God's purpose for us all is a life of wholeness, as expressed in the life and teaching of Jesus. The ministry of healing is an integral part of our Christian witness.
We each stand in need of healing, but in this ministry we recognise also the social dimension. The healing of divided communities and nations, and the healing of the earth itself, have their place alongside the healing of broken bodies, hurt minds and wounded hearts, and of the hurts and divisions within ourselves. So too our prayers are complementary to the work of medicine and other forms of healing, which are also channels of God's loving and transforming purpose.
Offering hospitality is a means of engaging in common life.
Even in a world where social isolation is a reality for some of us, we can still extend simple acts of hospitality - a phone call to a friend to ask if they’re okay, meeting in a local park for a short walk. For some it might be possible to invite a small number of people into our homes for meals or extended stays. When we share our lives in these ways, even for a short time, we can gain some benefits of the common life -and we maintain communion.
However, like the disciples, we are an imperfect people. We each bring our fears, flaws, and foibles. We each bring our idiosyncrasies, insecurities, and irritations. Yet, we are children of the Spirit: we also bring (to some degree at least) charity, joy, peace, patience, goodness, long-suffering, fidelity, mildness, and chastity. Sometimes our times of hospitality will be difficult but despite this they will be times of joy!
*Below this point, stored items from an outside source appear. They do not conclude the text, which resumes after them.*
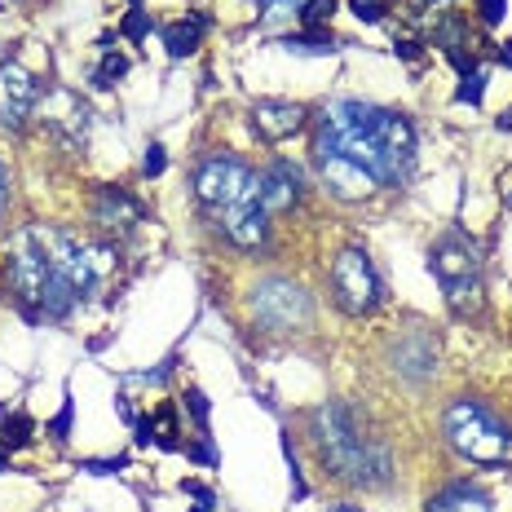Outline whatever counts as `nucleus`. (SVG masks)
<instances>
[{
	"instance_id": "1",
	"label": "nucleus",
	"mask_w": 512,
	"mask_h": 512,
	"mask_svg": "<svg viewBox=\"0 0 512 512\" xmlns=\"http://www.w3.org/2000/svg\"><path fill=\"white\" fill-rule=\"evenodd\" d=\"M115 274V248L84 243L58 226H27L9 248V292L31 318H67L84 296L111 292Z\"/></svg>"
},
{
	"instance_id": "2",
	"label": "nucleus",
	"mask_w": 512,
	"mask_h": 512,
	"mask_svg": "<svg viewBox=\"0 0 512 512\" xmlns=\"http://www.w3.org/2000/svg\"><path fill=\"white\" fill-rule=\"evenodd\" d=\"M340 155L367 168L380 186H402L415 164V128L407 115L384 111L371 102H332L323 106L314 128V159Z\"/></svg>"
},
{
	"instance_id": "3",
	"label": "nucleus",
	"mask_w": 512,
	"mask_h": 512,
	"mask_svg": "<svg viewBox=\"0 0 512 512\" xmlns=\"http://www.w3.org/2000/svg\"><path fill=\"white\" fill-rule=\"evenodd\" d=\"M195 199L234 248H261L270 212L261 204V181L234 155H208L195 168Z\"/></svg>"
},
{
	"instance_id": "4",
	"label": "nucleus",
	"mask_w": 512,
	"mask_h": 512,
	"mask_svg": "<svg viewBox=\"0 0 512 512\" xmlns=\"http://www.w3.org/2000/svg\"><path fill=\"white\" fill-rule=\"evenodd\" d=\"M309 429H314V442H318L323 464L332 468L340 482H354V486L389 482V451L376 446V442H367V437L358 433L354 415L340 407V402L318 407L314 420H309Z\"/></svg>"
},
{
	"instance_id": "5",
	"label": "nucleus",
	"mask_w": 512,
	"mask_h": 512,
	"mask_svg": "<svg viewBox=\"0 0 512 512\" xmlns=\"http://www.w3.org/2000/svg\"><path fill=\"white\" fill-rule=\"evenodd\" d=\"M429 265H433L437 283H442L446 305H451L455 318L482 314V252H477V243L464 230H446L433 243Z\"/></svg>"
},
{
	"instance_id": "6",
	"label": "nucleus",
	"mask_w": 512,
	"mask_h": 512,
	"mask_svg": "<svg viewBox=\"0 0 512 512\" xmlns=\"http://www.w3.org/2000/svg\"><path fill=\"white\" fill-rule=\"evenodd\" d=\"M442 429H446V442H451L468 464L499 468L512 460V429L495 411H486L482 402H473V398L451 402Z\"/></svg>"
},
{
	"instance_id": "7",
	"label": "nucleus",
	"mask_w": 512,
	"mask_h": 512,
	"mask_svg": "<svg viewBox=\"0 0 512 512\" xmlns=\"http://www.w3.org/2000/svg\"><path fill=\"white\" fill-rule=\"evenodd\" d=\"M332 296L336 305L345 309L349 318H362L380 305V279H376V265H371L367 252L345 248L332 265Z\"/></svg>"
},
{
	"instance_id": "8",
	"label": "nucleus",
	"mask_w": 512,
	"mask_h": 512,
	"mask_svg": "<svg viewBox=\"0 0 512 512\" xmlns=\"http://www.w3.org/2000/svg\"><path fill=\"white\" fill-rule=\"evenodd\" d=\"M252 314H256V323L270 327V332H292V327L309 323V296H305V287L292 279H265V283H256V292H252Z\"/></svg>"
},
{
	"instance_id": "9",
	"label": "nucleus",
	"mask_w": 512,
	"mask_h": 512,
	"mask_svg": "<svg viewBox=\"0 0 512 512\" xmlns=\"http://www.w3.org/2000/svg\"><path fill=\"white\" fill-rule=\"evenodd\" d=\"M36 111H40V120H45L49 133H58L67 146H84V142H89V124H93L89 102L76 98L71 89H49V93H40Z\"/></svg>"
},
{
	"instance_id": "10",
	"label": "nucleus",
	"mask_w": 512,
	"mask_h": 512,
	"mask_svg": "<svg viewBox=\"0 0 512 512\" xmlns=\"http://www.w3.org/2000/svg\"><path fill=\"white\" fill-rule=\"evenodd\" d=\"M40 102V84L18 62H0V128H23Z\"/></svg>"
},
{
	"instance_id": "11",
	"label": "nucleus",
	"mask_w": 512,
	"mask_h": 512,
	"mask_svg": "<svg viewBox=\"0 0 512 512\" xmlns=\"http://www.w3.org/2000/svg\"><path fill=\"white\" fill-rule=\"evenodd\" d=\"M93 221H98L106 234L124 239V234H133L142 226V204H137L133 195H124V190L106 186V190H98V199H93Z\"/></svg>"
},
{
	"instance_id": "12",
	"label": "nucleus",
	"mask_w": 512,
	"mask_h": 512,
	"mask_svg": "<svg viewBox=\"0 0 512 512\" xmlns=\"http://www.w3.org/2000/svg\"><path fill=\"white\" fill-rule=\"evenodd\" d=\"M296 128H305V106L296 102H256L252 106V133L261 142H283Z\"/></svg>"
},
{
	"instance_id": "13",
	"label": "nucleus",
	"mask_w": 512,
	"mask_h": 512,
	"mask_svg": "<svg viewBox=\"0 0 512 512\" xmlns=\"http://www.w3.org/2000/svg\"><path fill=\"white\" fill-rule=\"evenodd\" d=\"M256 181H261V204L265 212H287L301 199V173H296L292 164H270V168H261L256 173Z\"/></svg>"
},
{
	"instance_id": "14",
	"label": "nucleus",
	"mask_w": 512,
	"mask_h": 512,
	"mask_svg": "<svg viewBox=\"0 0 512 512\" xmlns=\"http://www.w3.org/2000/svg\"><path fill=\"white\" fill-rule=\"evenodd\" d=\"M424 512H490V495L477 486H468V482H451V486L437 490Z\"/></svg>"
},
{
	"instance_id": "15",
	"label": "nucleus",
	"mask_w": 512,
	"mask_h": 512,
	"mask_svg": "<svg viewBox=\"0 0 512 512\" xmlns=\"http://www.w3.org/2000/svg\"><path fill=\"white\" fill-rule=\"evenodd\" d=\"M199 36H204V18H181V23H168L164 27V45L173 58H186V53H195L199 49Z\"/></svg>"
},
{
	"instance_id": "16",
	"label": "nucleus",
	"mask_w": 512,
	"mask_h": 512,
	"mask_svg": "<svg viewBox=\"0 0 512 512\" xmlns=\"http://www.w3.org/2000/svg\"><path fill=\"white\" fill-rule=\"evenodd\" d=\"M279 45L287 53H309V58H323V53H336L340 40L332 36V31H305V36H283Z\"/></svg>"
},
{
	"instance_id": "17",
	"label": "nucleus",
	"mask_w": 512,
	"mask_h": 512,
	"mask_svg": "<svg viewBox=\"0 0 512 512\" xmlns=\"http://www.w3.org/2000/svg\"><path fill=\"white\" fill-rule=\"evenodd\" d=\"M31 442V420L23 411L14 415V420H5V429H0V446H9V451H18V446Z\"/></svg>"
},
{
	"instance_id": "18",
	"label": "nucleus",
	"mask_w": 512,
	"mask_h": 512,
	"mask_svg": "<svg viewBox=\"0 0 512 512\" xmlns=\"http://www.w3.org/2000/svg\"><path fill=\"white\" fill-rule=\"evenodd\" d=\"M124 71H128V58H120V53L111 58V49H106V62L98 67V76H93V80H98V89H111V84H120Z\"/></svg>"
},
{
	"instance_id": "19",
	"label": "nucleus",
	"mask_w": 512,
	"mask_h": 512,
	"mask_svg": "<svg viewBox=\"0 0 512 512\" xmlns=\"http://www.w3.org/2000/svg\"><path fill=\"white\" fill-rule=\"evenodd\" d=\"M332 14H336V0H305L301 5V23L305 27H323Z\"/></svg>"
},
{
	"instance_id": "20",
	"label": "nucleus",
	"mask_w": 512,
	"mask_h": 512,
	"mask_svg": "<svg viewBox=\"0 0 512 512\" xmlns=\"http://www.w3.org/2000/svg\"><path fill=\"white\" fill-rule=\"evenodd\" d=\"M482 93H486V76L482 71H464V84H460V93H455V102H482Z\"/></svg>"
},
{
	"instance_id": "21",
	"label": "nucleus",
	"mask_w": 512,
	"mask_h": 512,
	"mask_svg": "<svg viewBox=\"0 0 512 512\" xmlns=\"http://www.w3.org/2000/svg\"><path fill=\"white\" fill-rule=\"evenodd\" d=\"M349 9H354L362 23H380L384 18V0H349Z\"/></svg>"
},
{
	"instance_id": "22",
	"label": "nucleus",
	"mask_w": 512,
	"mask_h": 512,
	"mask_svg": "<svg viewBox=\"0 0 512 512\" xmlns=\"http://www.w3.org/2000/svg\"><path fill=\"white\" fill-rule=\"evenodd\" d=\"M146 31H151V18H146V9H133V14L124 18V36H133V40H142Z\"/></svg>"
},
{
	"instance_id": "23",
	"label": "nucleus",
	"mask_w": 512,
	"mask_h": 512,
	"mask_svg": "<svg viewBox=\"0 0 512 512\" xmlns=\"http://www.w3.org/2000/svg\"><path fill=\"white\" fill-rule=\"evenodd\" d=\"M164 164H168V159H164V146H151V151H146V159H142L146 177H159V173H164Z\"/></svg>"
},
{
	"instance_id": "24",
	"label": "nucleus",
	"mask_w": 512,
	"mask_h": 512,
	"mask_svg": "<svg viewBox=\"0 0 512 512\" xmlns=\"http://www.w3.org/2000/svg\"><path fill=\"white\" fill-rule=\"evenodd\" d=\"M186 407L195 411V420H199V424H208V402H204V393H199V389H190V393H186Z\"/></svg>"
},
{
	"instance_id": "25",
	"label": "nucleus",
	"mask_w": 512,
	"mask_h": 512,
	"mask_svg": "<svg viewBox=\"0 0 512 512\" xmlns=\"http://www.w3.org/2000/svg\"><path fill=\"white\" fill-rule=\"evenodd\" d=\"M508 14V0H482V18L486 23H499Z\"/></svg>"
},
{
	"instance_id": "26",
	"label": "nucleus",
	"mask_w": 512,
	"mask_h": 512,
	"mask_svg": "<svg viewBox=\"0 0 512 512\" xmlns=\"http://www.w3.org/2000/svg\"><path fill=\"white\" fill-rule=\"evenodd\" d=\"M67 424H71V402L58 411V420H53V437H67Z\"/></svg>"
},
{
	"instance_id": "27",
	"label": "nucleus",
	"mask_w": 512,
	"mask_h": 512,
	"mask_svg": "<svg viewBox=\"0 0 512 512\" xmlns=\"http://www.w3.org/2000/svg\"><path fill=\"white\" fill-rule=\"evenodd\" d=\"M5 204H9V186H5V168H0V212H5Z\"/></svg>"
},
{
	"instance_id": "28",
	"label": "nucleus",
	"mask_w": 512,
	"mask_h": 512,
	"mask_svg": "<svg viewBox=\"0 0 512 512\" xmlns=\"http://www.w3.org/2000/svg\"><path fill=\"white\" fill-rule=\"evenodd\" d=\"M499 58H504L508 67H512V45H504V49H499Z\"/></svg>"
},
{
	"instance_id": "29",
	"label": "nucleus",
	"mask_w": 512,
	"mask_h": 512,
	"mask_svg": "<svg viewBox=\"0 0 512 512\" xmlns=\"http://www.w3.org/2000/svg\"><path fill=\"white\" fill-rule=\"evenodd\" d=\"M499 128H512V111H508V115H499Z\"/></svg>"
},
{
	"instance_id": "30",
	"label": "nucleus",
	"mask_w": 512,
	"mask_h": 512,
	"mask_svg": "<svg viewBox=\"0 0 512 512\" xmlns=\"http://www.w3.org/2000/svg\"><path fill=\"white\" fill-rule=\"evenodd\" d=\"M332 512H358V508H354V504H336Z\"/></svg>"
},
{
	"instance_id": "31",
	"label": "nucleus",
	"mask_w": 512,
	"mask_h": 512,
	"mask_svg": "<svg viewBox=\"0 0 512 512\" xmlns=\"http://www.w3.org/2000/svg\"><path fill=\"white\" fill-rule=\"evenodd\" d=\"M508 212H512V195H508Z\"/></svg>"
},
{
	"instance_id": "32",
	"label": "nucleus",
	"mask_w": 512,
	"mask_h": 512,
	"mask_svg": "<svg viewBox=\"0 0 512 512\" xmlns=\"http://www.w3.org/2000/svg\"><path fill=\"white\" fill-rule=\"evenodd\" d=\"M0 468H5V455H0Z\"/></svg>"
}]
</instances>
As we learn to share common life with the Friends and Members of the Wellspring Community we also prepare ourselves to share common life with total strangers with whom we don't share the understandings of the Community. We prepare ourselves to engage in small messianic banquets! Each time some of us extend hospitality to each other, we pledge to support each other in offering hospitality to strangers.
(With appreciation to Ronald Rohlheiser's wonderful book. The Holy Longing. (New York: Doubleday, 1999) from which all the above ideas (and many verbatim sentences) have been adapted or borrowed (pages 114-116, 120. 139-140).
“Don’t walk in front of me, I may not follow, Don’t walk behind me, I may not lead. Just walk beside me and be my friend.”